Max Roach: The best drummers know how to beat the instrument into the key that the music is being played in at the particular time. And one person who especially stands out is Art Blakey. Art Blakey gets on the stand with anybody’s drum set. If you’re in F, G, B flat, E flat, the drums sound like they’re in that key. So it’s a way that your ear and your familiarity with the kit, and the cymbals and all that, seem to serve. You just go right to it. But, of course, these are seasoned people who’ve been dealing with it for quite some time.
And also, many of the drummers who can do that are excellent musicians. Art Blakey was originally a pianist, as I was. And you’ll find Elvin Jones is a good guitar player, and Tony Williams, people like that, they’re composers as well. But most drummers do it anyway. I hear drummers and they’ re right there.
The instrument allows it.
Ben: Historically, looking back at your work, you seem to be very much a group-oriented person. You appear to develop very close relationships with the musicians you use, and you tend to use the same players consistently. For example, when you’re playing so strong behind trumpet player Cecil Bridgewater on the front of “Bird Says,” it reminds me of the great duets that Elvin Jones played with Coltrane. And that’s only possible after years of playing together, isn’t it?
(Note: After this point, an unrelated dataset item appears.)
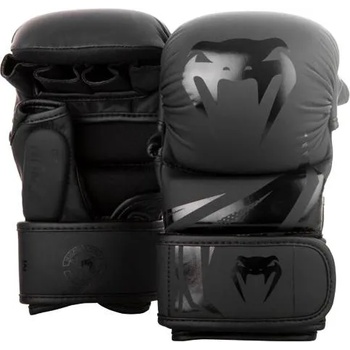Image 1 of VENUM ММА РЪКАВИЦИ venum sparring gloves challenger 3.0 black black - l/xl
Max Roach: Yes it is. I’ve heard that same attitude that you talk about between Elvin and John with Charlie Parker and Dizzy. And I’ve heard it also with Sidney Bechet and Louis Armstrong, when they worked with Baby Dodds and that group. It does come from working together. But the wonderful thing about the music is that it’s based on the personalities within the group.
For example, when Clifford Brown and Richie were killed in that awful automobile accident, I felt that the people, when they booked Max Roach, they’d expect him to play some of the things he did with Clifford. Well, it was impossible to do, because there was only one Clifford. So therefore I had to find a trumpet player and a repertoire that was not that familiar. It took me a long while before I went back to that repertoire. For many reasons, of course.
You know, in the recording industry, you can only survive if you come up with new product. You can’t do what you did before, anyway. You know they’ll tell you in a minute you have to come back. They ask, “What you want to do, Max?,” and if I say “Well, I want to record ‘Dahoud’ and ‘Joy Spring’ and all the wonderful things I did with Brownie,” they’d say, “Well, you already recorded that. You’ll have to come up with something new.” One of the ways of doing that is to change the personnel and try to find the people who do not sound like the people who were with you prior to that period. In the case of Brownie, you’ll never find another one.
So what I looked for were people like Kenny Dorham or Booker Little. They’re different. Because otherwise I would always sound like I’m back in that period. That’s one of the things. So what I’m basically saying is that groups change with the personnel if the leader of the group allows that to happen.
Even Duke Ellington, when Ben Webster was with the band, it sounded totally different than when Paul Gonsalves was with the band. You deal with the musical personalities. My band today is different than the one last year. Attitude, personality. And you try to use as much of each person that’s individual to them as possible.